Je prends mes papiers, les jette à la poubelle et me dirige vers la sortie laissant l’autre abruti derrière. Il me rattrape vite par le bras et me force à me retourner.

- Hé, je suis désolé d’avoir dit ça, mais c’est juste que tu sembles si fragile que j’ai envie de te protéger, avoue-t-il.

Je suis abasourdie par ces propos, jamais un gars n’a été aussi sincère avec moi. Ces yeux bleus me transpercent et dégagent une certaine franchise. Il me lâche et chemine jusqu’à la voiture. Je n’ai nulle part où aller alors je fais de même.

Dans la voiture personne ne parle. Justin conduit vite sur l’autoroute car la circulation est fluide, il a peu de personnes. Je continue ma sieste pour ne pas avoir à discuter avec lui.

Quelques heures plus tard, je suis réveillée par les soubresauts de la voiture. Il est plus de vingt-trois heures. Nous sommes sur un chemin avec des nids de poules et des arbres autour. Seuls les phares allumés permettent de percer la nuit noire de septembre. Justin s’arrête devant un manoir immense.

- Bienvenue au Foyer, clame-t-il d’un ton théâtral.

Il n’y aucune lumière qui nous montre le chemin. Je trébuche plusieurs fois en montant les marches. Justin pousse la lourde porte en bois.

Les lustres en or éclairent un hall d’entrée spacieux. Les murs sont habillés de vieilles peintures du XVIIIème siècle et de grands tapis ornent le sol. Un tapis rouge est déroulé sur les escaliers doubles.

Une femme d’une quarantaine d’années descend élégamment les escaliers. Je ne peux m’empêcher de la contempler, elle est si jolie. Elle se dirige vers nous.

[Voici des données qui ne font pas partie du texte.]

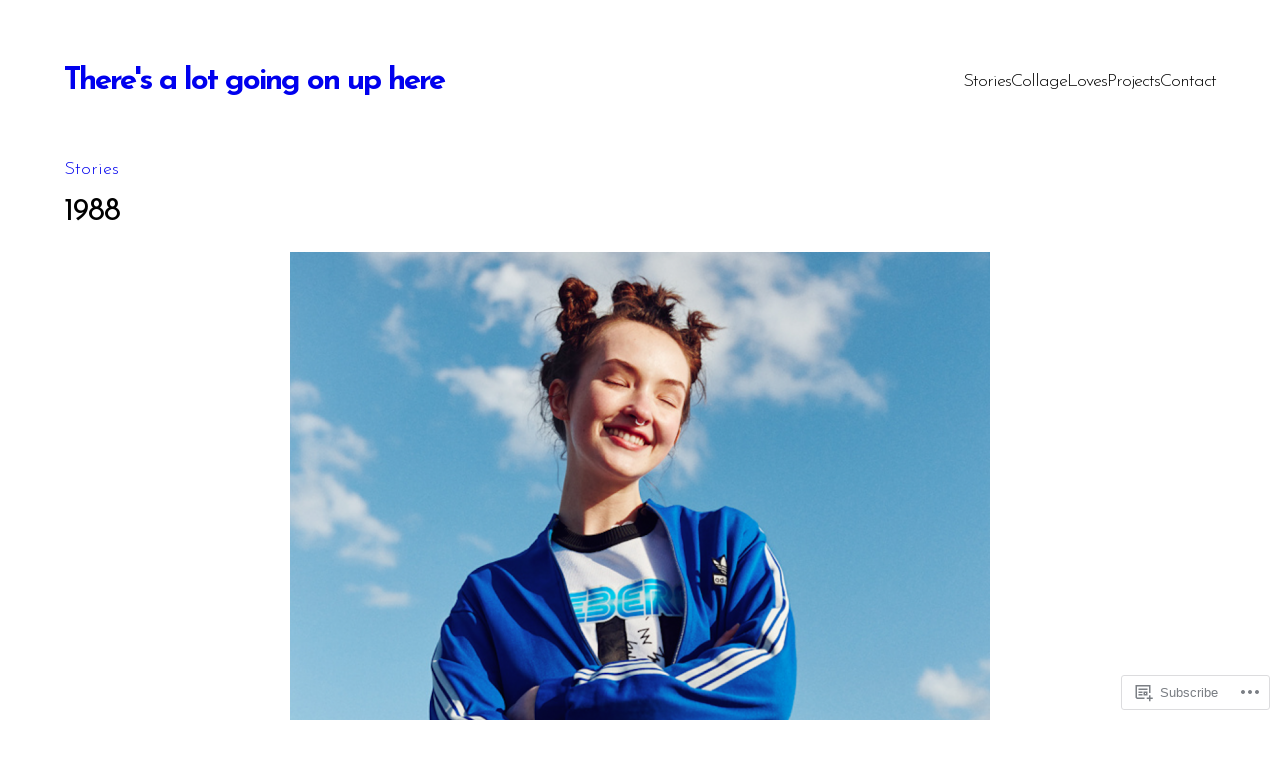

--- FILE ---
content_type: text/css;charset=utf-8
request_url: https://s0.wp.com/?custom-css=1&csblog=7MEvX&cscache=6&csrev=403
body_size: -32
content:
h2.wp-block-post-title{font-size:!important}div.wp-block-post-excerpt{display:none !important}a:link{text-decoration:none !important}.wp-block-post-featured-image img{display:block;width:auto;height:auto}.wp-block-post-featured-image img{object-fit:cover;width:500px;height:500px}h1.wp-block-site-title{font-weight:700}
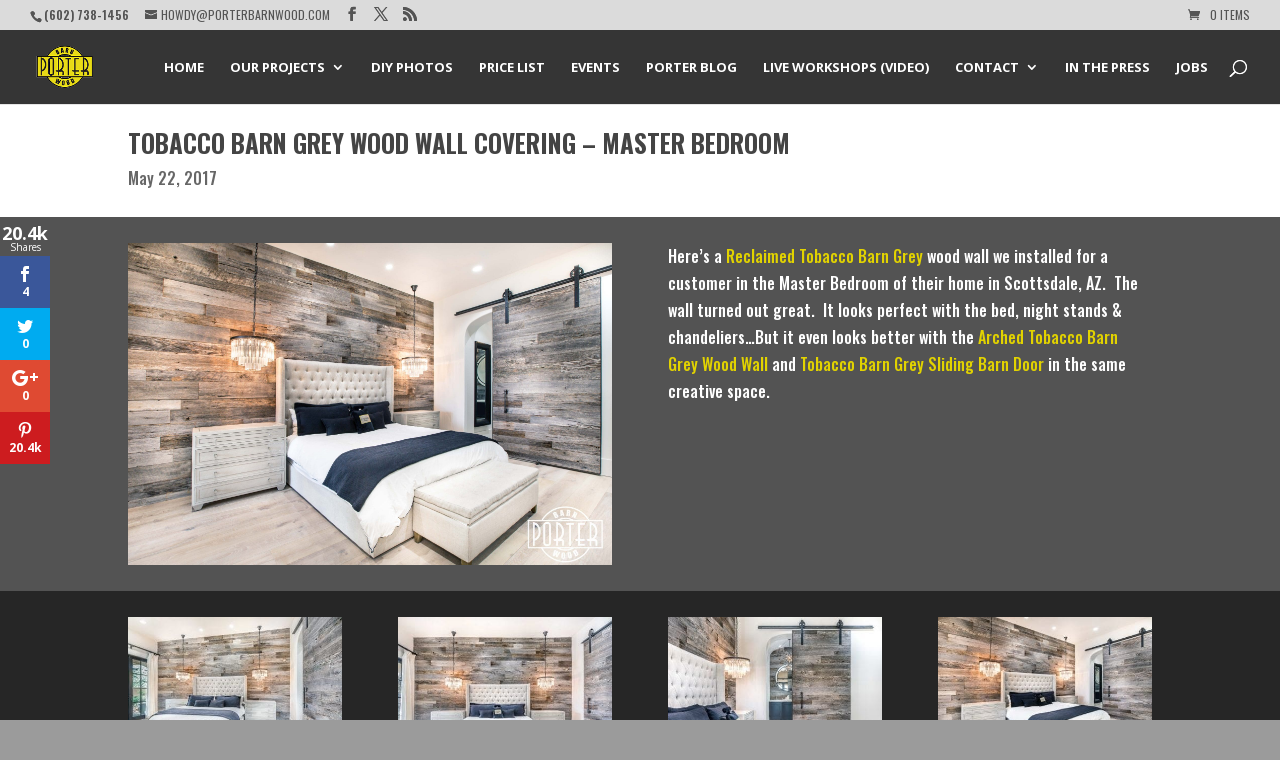

--- FILE ---
content_type: text/html; charset=UTF-8
request_url: https://porterbarnwood.com/wp-admin/admin-ajax.php
body_size: 5
content:
20.4k

--- FILE ---
content_type: text/html; charset=UTF-8
request_url: https://porterbarnwood.com/wp-admin/admin-ajax.php
body_size: 66
content:
<div class="et_social_count">
						<span>20.4k</span>
					</div>

--- FILE ---
content_type: text/html; charset=UTF-8
request_url: https://porterbarnwood.com/wp-admin/admin-ajax.php
body_size: 66
content:
<div class="et_social_count">
						<span>20.4k</span>
					</div>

- Tu n’aurais pas dû nous attendre Nathalie, lui reproche Justin. Il est tard.

- Je voulais accueillir notre nouvelle pensionnaire comme il se doit, répond-elle en souriant.

Elle se tourne vers moi et je croise son regard chaleureux. Cette femme dégage tellement d’énergie positive que je me sens immédiatement à l’aise.

- Bonjour, je suis Nathalie la propriétaire des lieux et responsable de ses habitants.

- Enchantée, je suis Emmy, j’assure d’une voix claire.

- Cette journée a été éprouvante pour toi, continue-t-elle le sourire aux lèvres. Je vais te montrer ta chambre.

Nous nous dirigeons tous trois à l’étage puis prenons le couloir de gauche. Nathalie fait signe à Justin d’aller se coucher et celui-ci fait demi-tour vers le second couloir.

Je peux examiner le long couloir aussi luxueux que le hall. Il y a beaucoup de portes mais Nathalie s’arrête vers le milieu du couloir. Nous entrons dans une vaste chambre, elle est trois fois plus grande que la mienne.

- C’est ta nouvelle chambre, m’indique la propriétaire. Fais comme chez toi, c’est ta nouvelle maison. Les sanitaires filles sont au bout du couloir. Je t’expliquerai tout ce que tu dois savoir demain.

Je n’ai pas le temps de dire quoi que ce soit que Nathalie est déjà partie en me souhaitant une bonne nuit.

Je pose mon sac près du lit et contemple cette magnifique chambre. Les meubles et la tapisserie sont dans un style ancien mais sont tellement en bon état qu’ils semblent neufs. C’est une véritable chambre de princesse !

Je ne peux m’attarder longtemps sur ce spectacle qui me parait surréaliste car je suis épuisée. J’enfile le seul pyjama que j’ai jeté dans mon sac quelques heures plus tôt et me faufile sous la couette. Le lit est moelleux et les couvertures sont douces comme du coton. Je ferme les yeux, une part de moi espère que tout ceci n’est qu’un rêve.